Microsoft has fixed a critical vulnerability in Notepad that could allow attackers to gain control of your computer.
Microsoft has released a critical security update for the Notepad program in Windows 11 to address a security vulnerability that allowed attackers to remotely execute malicious software and gain complete control over infected computers.
This vulnerability, identified as CVE-2026-20841, affects the Microsoft Store version of Notepad, specifically when working with Markdown files. The error occurs because the application fails to properly filter or remove certain special characters in specific commands, which could be exploited to execute unauthorized scripts.
According to Microsoft's security updates guide , an attacker can create a malicious Markdown file containing specially crafted links. If a user opens the file in Notepad and clicks on one of these links, a script can download and execute malware, giving the attacker complete control of the system.
The security vulnerability was fixed in the security update released on Tuesday, February 10, 2026. Microsoft recommends that all users install the latest Windows updates and keep their Notepad software up to date to protect against this type of threat.

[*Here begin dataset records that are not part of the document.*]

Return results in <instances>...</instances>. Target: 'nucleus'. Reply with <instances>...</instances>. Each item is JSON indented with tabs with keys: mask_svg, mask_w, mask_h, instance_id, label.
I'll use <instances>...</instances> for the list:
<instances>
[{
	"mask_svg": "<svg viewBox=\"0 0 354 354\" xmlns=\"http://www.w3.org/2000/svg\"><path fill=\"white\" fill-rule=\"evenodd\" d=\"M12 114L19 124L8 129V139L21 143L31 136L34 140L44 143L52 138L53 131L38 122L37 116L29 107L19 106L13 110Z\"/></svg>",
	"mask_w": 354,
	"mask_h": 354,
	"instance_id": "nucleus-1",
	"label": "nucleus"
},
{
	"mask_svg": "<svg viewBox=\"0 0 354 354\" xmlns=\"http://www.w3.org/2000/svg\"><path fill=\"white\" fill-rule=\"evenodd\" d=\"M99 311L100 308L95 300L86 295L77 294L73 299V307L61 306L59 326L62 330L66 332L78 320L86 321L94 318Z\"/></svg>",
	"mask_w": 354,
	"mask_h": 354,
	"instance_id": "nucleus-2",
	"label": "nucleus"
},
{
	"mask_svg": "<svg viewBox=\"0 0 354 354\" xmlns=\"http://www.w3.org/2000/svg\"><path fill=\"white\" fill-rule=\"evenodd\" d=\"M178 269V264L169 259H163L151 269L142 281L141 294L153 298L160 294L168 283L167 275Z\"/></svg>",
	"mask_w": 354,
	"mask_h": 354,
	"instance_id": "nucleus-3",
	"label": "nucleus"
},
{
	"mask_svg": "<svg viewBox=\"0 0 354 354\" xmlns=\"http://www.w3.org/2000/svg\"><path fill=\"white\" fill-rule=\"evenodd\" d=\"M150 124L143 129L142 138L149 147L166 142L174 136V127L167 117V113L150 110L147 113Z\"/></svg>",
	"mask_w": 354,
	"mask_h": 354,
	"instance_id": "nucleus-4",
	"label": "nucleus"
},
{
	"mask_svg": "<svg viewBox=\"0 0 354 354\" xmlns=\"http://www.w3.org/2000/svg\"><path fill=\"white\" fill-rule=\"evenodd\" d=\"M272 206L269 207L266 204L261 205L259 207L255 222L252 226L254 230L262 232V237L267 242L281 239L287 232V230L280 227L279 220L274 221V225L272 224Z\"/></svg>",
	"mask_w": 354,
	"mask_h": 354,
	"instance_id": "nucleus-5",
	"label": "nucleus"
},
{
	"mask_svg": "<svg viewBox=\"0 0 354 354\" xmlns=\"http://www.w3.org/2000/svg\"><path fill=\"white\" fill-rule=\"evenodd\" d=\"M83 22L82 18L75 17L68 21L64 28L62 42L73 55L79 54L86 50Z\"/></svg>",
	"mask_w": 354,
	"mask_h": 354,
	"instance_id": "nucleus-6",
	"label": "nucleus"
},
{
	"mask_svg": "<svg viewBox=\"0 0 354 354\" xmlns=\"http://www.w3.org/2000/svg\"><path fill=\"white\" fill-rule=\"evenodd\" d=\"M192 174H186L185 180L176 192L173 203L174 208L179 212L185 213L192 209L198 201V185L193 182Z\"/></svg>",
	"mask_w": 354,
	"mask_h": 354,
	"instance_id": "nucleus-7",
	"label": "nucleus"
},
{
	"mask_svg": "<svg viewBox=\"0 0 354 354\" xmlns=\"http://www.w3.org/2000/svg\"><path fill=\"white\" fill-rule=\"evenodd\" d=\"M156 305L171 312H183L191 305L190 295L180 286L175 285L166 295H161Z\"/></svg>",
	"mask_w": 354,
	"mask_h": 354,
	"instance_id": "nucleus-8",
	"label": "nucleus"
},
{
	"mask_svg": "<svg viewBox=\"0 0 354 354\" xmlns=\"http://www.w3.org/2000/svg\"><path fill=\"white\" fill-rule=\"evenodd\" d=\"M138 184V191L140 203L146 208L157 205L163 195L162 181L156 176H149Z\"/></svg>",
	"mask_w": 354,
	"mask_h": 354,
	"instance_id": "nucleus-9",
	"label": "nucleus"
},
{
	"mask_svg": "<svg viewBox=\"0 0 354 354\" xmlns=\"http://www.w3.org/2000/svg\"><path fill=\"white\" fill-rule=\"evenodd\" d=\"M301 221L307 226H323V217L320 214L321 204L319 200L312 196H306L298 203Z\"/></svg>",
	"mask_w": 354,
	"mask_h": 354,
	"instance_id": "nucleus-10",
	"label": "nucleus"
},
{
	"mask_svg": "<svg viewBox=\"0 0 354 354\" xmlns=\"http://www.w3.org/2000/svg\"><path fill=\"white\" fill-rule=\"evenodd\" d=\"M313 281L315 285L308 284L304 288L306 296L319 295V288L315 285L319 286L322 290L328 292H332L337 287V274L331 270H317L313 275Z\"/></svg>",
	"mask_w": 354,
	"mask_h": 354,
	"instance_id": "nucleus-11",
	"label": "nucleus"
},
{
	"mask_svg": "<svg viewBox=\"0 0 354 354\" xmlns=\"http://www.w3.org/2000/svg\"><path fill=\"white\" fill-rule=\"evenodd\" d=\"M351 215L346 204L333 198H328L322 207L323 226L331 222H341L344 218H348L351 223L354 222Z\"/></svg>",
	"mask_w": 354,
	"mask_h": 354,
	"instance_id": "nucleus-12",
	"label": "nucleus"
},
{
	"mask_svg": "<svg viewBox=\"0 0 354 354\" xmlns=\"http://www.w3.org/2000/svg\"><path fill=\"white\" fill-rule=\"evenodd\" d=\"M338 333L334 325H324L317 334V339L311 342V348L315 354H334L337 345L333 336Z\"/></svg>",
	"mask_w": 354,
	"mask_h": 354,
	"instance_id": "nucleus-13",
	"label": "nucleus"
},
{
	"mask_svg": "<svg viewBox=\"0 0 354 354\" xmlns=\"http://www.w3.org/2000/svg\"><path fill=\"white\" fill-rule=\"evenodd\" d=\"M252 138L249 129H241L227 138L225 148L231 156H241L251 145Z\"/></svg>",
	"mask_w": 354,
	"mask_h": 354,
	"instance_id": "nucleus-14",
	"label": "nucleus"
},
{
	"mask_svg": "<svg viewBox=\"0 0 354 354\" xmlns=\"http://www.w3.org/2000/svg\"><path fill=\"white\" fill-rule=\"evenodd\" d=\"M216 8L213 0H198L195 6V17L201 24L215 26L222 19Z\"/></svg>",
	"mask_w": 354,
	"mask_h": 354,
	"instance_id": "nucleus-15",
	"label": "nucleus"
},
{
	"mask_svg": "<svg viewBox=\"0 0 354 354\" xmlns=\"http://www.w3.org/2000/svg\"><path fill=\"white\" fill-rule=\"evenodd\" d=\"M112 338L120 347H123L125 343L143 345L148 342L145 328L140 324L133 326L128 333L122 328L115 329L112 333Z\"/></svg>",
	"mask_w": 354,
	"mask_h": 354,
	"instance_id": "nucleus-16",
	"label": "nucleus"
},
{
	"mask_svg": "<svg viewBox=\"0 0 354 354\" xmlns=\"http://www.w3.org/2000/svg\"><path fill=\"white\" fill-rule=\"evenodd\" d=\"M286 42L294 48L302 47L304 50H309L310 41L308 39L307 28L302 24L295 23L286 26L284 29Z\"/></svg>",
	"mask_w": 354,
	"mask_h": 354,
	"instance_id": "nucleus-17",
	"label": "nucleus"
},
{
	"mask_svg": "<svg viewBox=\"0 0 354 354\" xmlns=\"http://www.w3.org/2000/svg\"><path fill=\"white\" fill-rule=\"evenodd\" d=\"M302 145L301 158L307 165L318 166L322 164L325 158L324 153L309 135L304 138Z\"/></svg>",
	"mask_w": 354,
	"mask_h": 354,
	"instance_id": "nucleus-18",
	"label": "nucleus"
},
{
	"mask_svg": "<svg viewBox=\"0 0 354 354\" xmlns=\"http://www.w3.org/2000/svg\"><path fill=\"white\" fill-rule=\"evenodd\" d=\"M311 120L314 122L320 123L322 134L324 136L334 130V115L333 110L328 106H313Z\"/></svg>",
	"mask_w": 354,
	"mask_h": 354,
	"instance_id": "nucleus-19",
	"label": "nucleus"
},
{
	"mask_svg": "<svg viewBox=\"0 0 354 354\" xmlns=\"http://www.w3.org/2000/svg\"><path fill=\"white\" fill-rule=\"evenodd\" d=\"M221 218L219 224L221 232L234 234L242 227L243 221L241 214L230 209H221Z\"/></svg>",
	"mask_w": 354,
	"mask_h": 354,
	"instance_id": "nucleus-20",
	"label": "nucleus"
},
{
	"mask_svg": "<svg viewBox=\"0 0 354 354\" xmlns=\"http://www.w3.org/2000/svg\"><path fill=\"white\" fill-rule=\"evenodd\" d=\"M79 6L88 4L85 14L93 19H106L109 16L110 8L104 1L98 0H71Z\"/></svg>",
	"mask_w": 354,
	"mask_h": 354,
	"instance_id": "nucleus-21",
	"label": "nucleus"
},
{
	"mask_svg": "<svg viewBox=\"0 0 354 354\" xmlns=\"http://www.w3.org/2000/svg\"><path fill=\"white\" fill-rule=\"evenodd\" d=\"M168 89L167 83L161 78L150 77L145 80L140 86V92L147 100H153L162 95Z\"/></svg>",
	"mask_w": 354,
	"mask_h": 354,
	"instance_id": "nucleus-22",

The discovery of this security vulnerability has sparked debate about Microsoft's decision to equip Notepad with network connectivity features. Some users are questioning why a simple text editor requires a constant internet connection. Microsoft maintains that this connection is necessary to maintain the integration of Copilot with the editor, although the necessity of this feature remains a subject of discussion.
Although most cyberattacks tend to focus on more complex applications, this case illustrates that even basic tools like a text editor can become risk factors when given expanded permissions and capabilities.